The third factor is just the sheer ubiquity of the technological complexity curve. It’s the magnitude of technology that’s now part of our social fabric, whether it’s literally one million transistors that now exist for every human being on the planet or the six billion network devices that exist in the world today, all of which are accessing the same critical, in many cases, back-office structures.

It's reached the point, Dana, from a consumer standpoint, where 60 percent of the value of our automobiles now consists of networked electronic components -- not the drive trains, engines, and the other things. Look at the recent glitches you have seen at places like Toyota.

You take those three meta-level factors and put them together and we're making the morning broadcast news cycles now on a daily basis with, as you said, more and more of these embarrassing things coming to light. They're not just inconvenient, but there are monumental economic consequences -- and we're killing people.

Gardner: Kerrie Holley, we've looked at some of these issues -- society issues, organizational issues, and the technology behind them -- but technology has also been part of the solution or the ability to scale and manage and automate. I think service oriented architecture (SOA) has a major impact on that.

So, are we at a point where the ability of technology to keep up with the rate of growth is out of whack? What do you sense is behind some of this and why hasn't the technology been there to fix it along the way?

Holley: Jeff brought up some excellent points, which are spot-on. The other thing that we see is that we've had this growth of distributed computing. The easy stuff we've actually accomplished already.

If we look at a lot of what businesses are trying to accomplish today, whether it’s a new business model, differentiation, or whatever they're trying to do compete, what we are finding is that the complexity of that solution is pretty significant.

It's something that we obviously can do. If we look at a lot of technologies that are out in the market place, unfortunately, in many cases they are siloed. They repair or they help with a part of the problem, but perhaps they're not holistic in dealing with the whole life-cycle that is necessary to create some of this value.

Secondly -- this is a point-in-time statement -- we're seeing rapid improvements in the technology to solve this.
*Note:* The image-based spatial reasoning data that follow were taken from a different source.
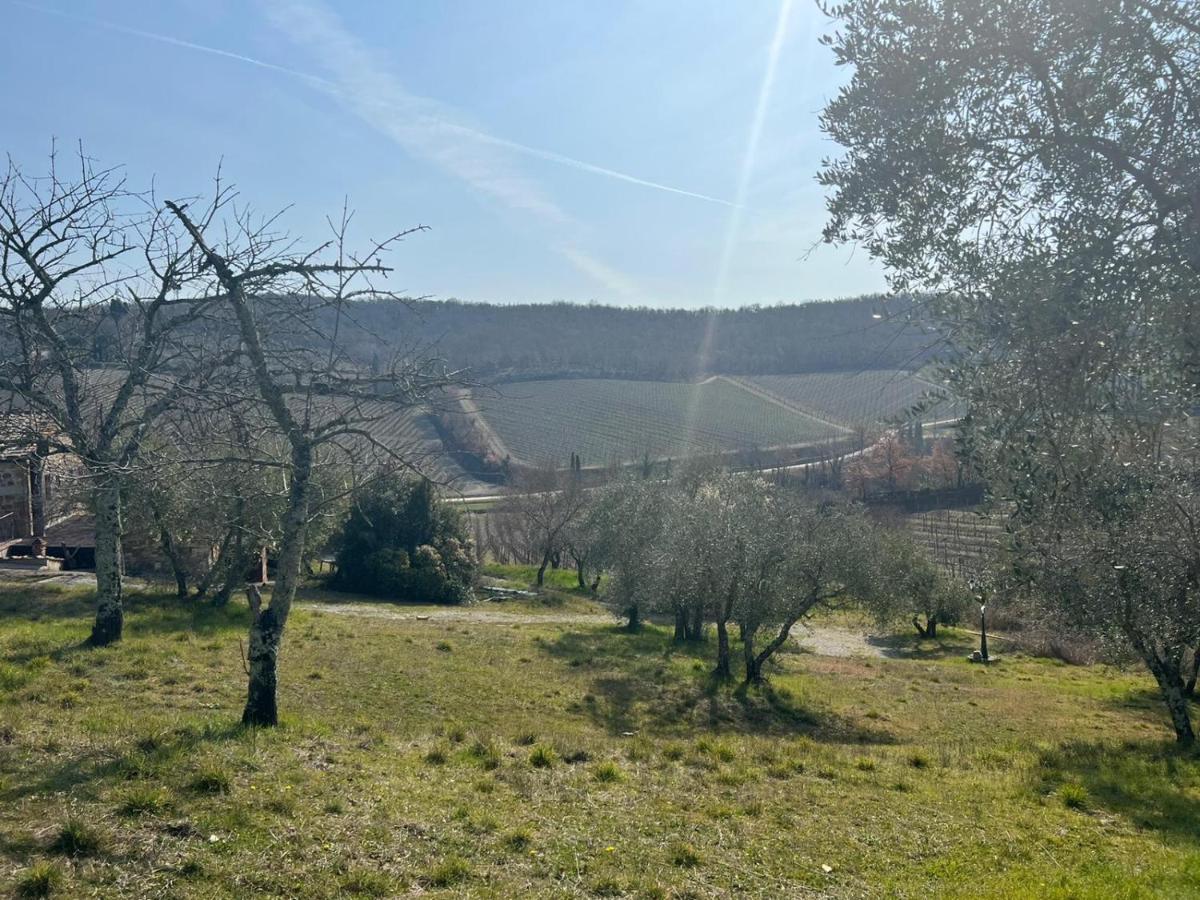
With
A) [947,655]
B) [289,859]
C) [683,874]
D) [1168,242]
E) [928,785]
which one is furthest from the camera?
[947,655]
With Jeff's company and other organizations, we are seeing that today. It hasn’t caught up, but I think it will. In summary, Jeff brought up several points in terms of the fact that we have ubiquitous devices and a tremendous amount of computing power. We have programming available to the masses. We have eight-year-olds, grandmothers, and everyone in between, writing software.

Connecting devices

We have a tremendous need to connect mobile devices and front-ends. We have 3D Internet. We just have an explosion of technologies that we have to integrate. Along with that comes some of the challenges in terms of how we make this agile, and how we make it such that it doesn't break. How do we make sure that we actually get the value propositions that we see? Clearly, SOA is a part of the solution, but it's certainly not the end-all in terms of how we repair and how we get better.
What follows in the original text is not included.